NANTUCKET – Town officials on Nantucket say significant progress has been made after last week’s major sewer line failure.

The discharge of sewage into Nantucket Harbor from the failure at the intersection of South Beach and Broad Streets has been stopped.

The new bypass valve at the Sea Street Pump Station was activated and the flow of sewage has been contained to functioning pipes.

“We were able to hook into our other portion of our sewer system and get all of our wastewater back out to our treatment facility to get it treated,” said Jeff Carlson, the Natural Resources Coordinator on Nantucket.

The Sewer Department will continue to monitor the bypass valve and also excavated a valve on Surfside Road to ensure there was no backflow to the South Beach Street area.

As a precaution, the temporary discharge and collection system behind the Nantucket Yacht Club will remain functional but is not currently being used.

“The good news is we’ve been able to start really evaluating getting a cleanup plan together and we are hoping to start cleanup in some of our affected areas,” Carlson said.

Clean Harbors, Inc. arrived on the island Monday to create a cleanup and decontamination plan which will meet Town and Department of Environmental Protection standards.

The plan will be reviewed Wednesday morning during a public information session for residents and businesses in the affected area. The meeting is at 10:30 a.m. at the Public Safety Facility at Fairgrounds Road.

Work will continue to determine of cause of the failure and further progress on repairs.

“It looks like we have multiple breaks probably within South Beach Street but again we haven’t really even begun an evaluation of the failure,” Carlson said. “Our focus has been completely on the discharge and preventing discharge and getting the system back to functioning.”

Carlson said they will start to evaluation into what the problem was Tuesday and Wednesday.

Once determined, the cause will be released to the public.

Street and parking restrictions remain in place around downtown until further notice. Town officials also ask the public to refrain from visiting the site to allow construction crews to work without interruption and to avoid spreading the sewage material outside of the affected area.

The fishery still remains closed to shell fishing with the exception of harvesting of adductor muscles from sea or bay scallops. The shellfishing closures will remain in place until repairs are completed and the town, DEP, Division of Marine Fisheries and the Department of Public Health can evaluate the conditions.
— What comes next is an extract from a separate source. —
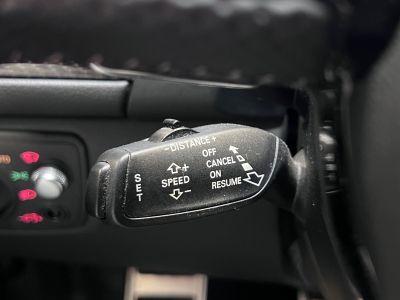 Audi RS6 AVANT V8 40 TFSI 560 Quattro Tiptronic 8   - 36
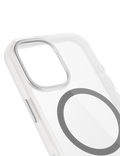Kryt Epico Hero Pro Mag+ iPhone 17 Qi2 & Magsafe kompatibilní, transparent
The town continues to ask residents to limit water use as much as possible to limit the volume of activity, but all sewer and water service remains unaffected.

Carlson says it was a town-wide effort between departments and the community to stop the discharge and thanked the contractor, Robert B. Our Company.

“We had people who were just showing up to the job site and bringing people donuts and sandwiches,” Carlson said. “It was an island-wide effort to really make this happen.”

He said it was awesome to see the community come together.